### PARTS OF THE EXERCISE
• a. Copy the sermon's passage starting at "And that can" and ending at "or tax collectors.", substituting "parish" for "congregation".
• b. Carry on the sermon on Matthew 20:1-16 from its final sentence.

### STUDY TEXT
Wednesday, September 17, 2008

Grace in Your Face


NW MN Synod

Theology for Ministry Conference

Fair Hills Resort, Detroit Lakes, MN
September 17, 2008
Matthew 20:1-16


Will Willimon, Methodist preacher and now bishop, tells about a time he preached on this text in the magnificent Chapel at Duke University. He writes:

She came up to me at the end of the service saying, “I was really troubled by the service today.” She was wearing a Duke blue usher’s robe. “Where do you get these stories that you tell in your talk?” she asked. “Stories? I guess I get them from growing up in South Carolina,” I said. “Well I was really bothered by the one today,” she said. “I just don’t think that’s anyway to treat people. I mean, if you work longer than other people, you should get paid more.” “Wait a minute,” I said. “That’s not my story, that’s from Matthew.” “Matthew?” she asked. “It’s in the Bible,” I said. “Why are you ushering here?” I asked. “Well that tall guy over there, I’m dating him. And he needed somebody to usher today so he called me and here I am,” she said. “Next question,” I said, “what is your religious background?” “We went to church some when I was a kid, but I’m not anything really,” she said. “Well let me tell you something. Just for your information. There is a sense in which you are the only person who got the story this morning. You found it offensive to your notion of justice. Right? Outrageous. Right? Well, just for your information, the man who told that story was later murdered for telling it. You got it. It really is an offensive, outrageous story. You got it.”

SOURCE: William Willimon, “Defining Justice with Jesus”
Sermon preached in Duke University Chapel 9/19/1999
http://www.chapel.duke.edu/worship/sunday/viewsermon.aspx?id=92

You could say, I think, that Will Willimon had a “post-modern moment” with that young usher in the Duke Chapel. She wasn’t buying what he was selling. Just because it was in the Bible, just because Jesus said it—she wasn’t swallowing it.

And that can be unsettling for us preachers—can’t it?

I think I had my own “post-modern moment” a few Sundays ago. I was in a congregation of our synod, preaching on Matthew 18:15-20…..and about midway through the sermon it’s like I was losing about a third of my hearers. A massive, simultaneous glazing-over-of-eyes seemed to be taking place. And I don’t think they were responding to me as a preacher as much as they were responding to Jesus and his hard word about treating folks who refuse to be reconciled as if they’re Gentiles or tax collectors.

It all came to a head when I uttered the e-word: “excommunication.” Right then, I thought one or two persons were ready to get up and walk out, and a whole bunch of others had pained looks on their faces that said: “You’ve got to be kidding!”

In that moment I thought to myself: “I’m not making this up. Jesus made this up and said it and (most of all) lived it and the evangelist wrote it down so that we can keep saying it….even though some folks, maybe many folks aren’t buying it.”

### INFORMATION SUPPLIED

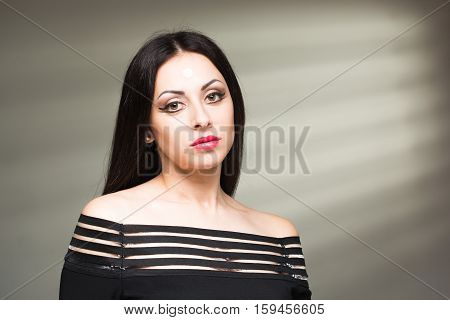 sexy girl model with shadow from the blinds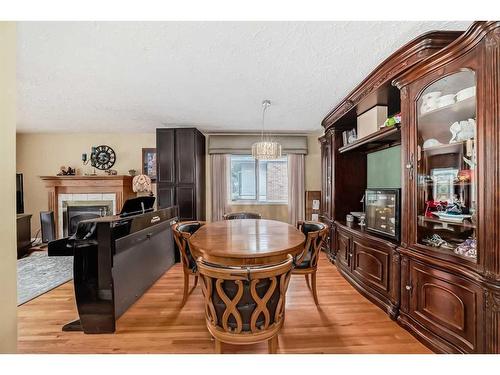 8016 7 Street Sw, Calgary, AB - Indoor Photo Showing Dining Room With Fireplace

### ANSWERS FOR EACH ITEM
• a.
And that can be unsettling for us preachers—can’t it?

I think I had my own “post-modern moment” a few Sundays ago. I was in a parish of our synod, preaching on Matthew 18:15-20…..and about midway through the sermon it’s like I was losing about a third of my hearers. A massive, simultaneous glazing-over-of-eyes seemed to be taking place. And I don’t think they were responding to me as a preacher as much as they were responding to Jesus and his hard word about treating folks who refuse to be reconciled as if they’re Gentiles or tax collectors.

• b.
We’ve been pondering what it’s like to preach and “do church” at the post-modern turn, and, no offense to our great speakers, but I’m not sure I’m leaving this conference any smarter than I came. I doubt I’m going home any better equipped to preach and share Christ with a generation that reserves judgment about truth claims that used to be taken at face value, but now have to be defended, argued for, and (most importantly) lived out with greater and greater authenticity.

Part of me—a pretty big part of me—will never buy into this “post-modern” stuff….but this much I do know: it’s in the air we breathe, and we best remember that as we venture out to proclaim the truth that has met us in Jesus. We may not like the post-modern mindset (just as some days we may not like gravity!)…but we best learn how to deal with it.

Folks ain’t necessarily gonna buy the truth that we have to sell.

And maybe that’s just as well. There could be one thing worse than post-modern skepticism or post-modern relativism….and that’s the over-familiarity of the faithful, who nod encouragingly, look at us sympathetically while we preach, and then quickly glance down at their watches to see how many more minutes remain before the Vikings’ kickoff.

This young woman that Will Willimon talked about, all dressed up in her Duke Chapel blue ushers robe….this audacious young woman was at least grabbed by the truth enough to struggle with it and push back against it.

She got something other hearers missed—the sheer, “in your face” offensiveness of this story and its implications.

Here you have this wild, type-A vineyard owner. It must have been one of those years when the grapes all ripen –literally!--on the same day, when the harvest can’t wait another second longer….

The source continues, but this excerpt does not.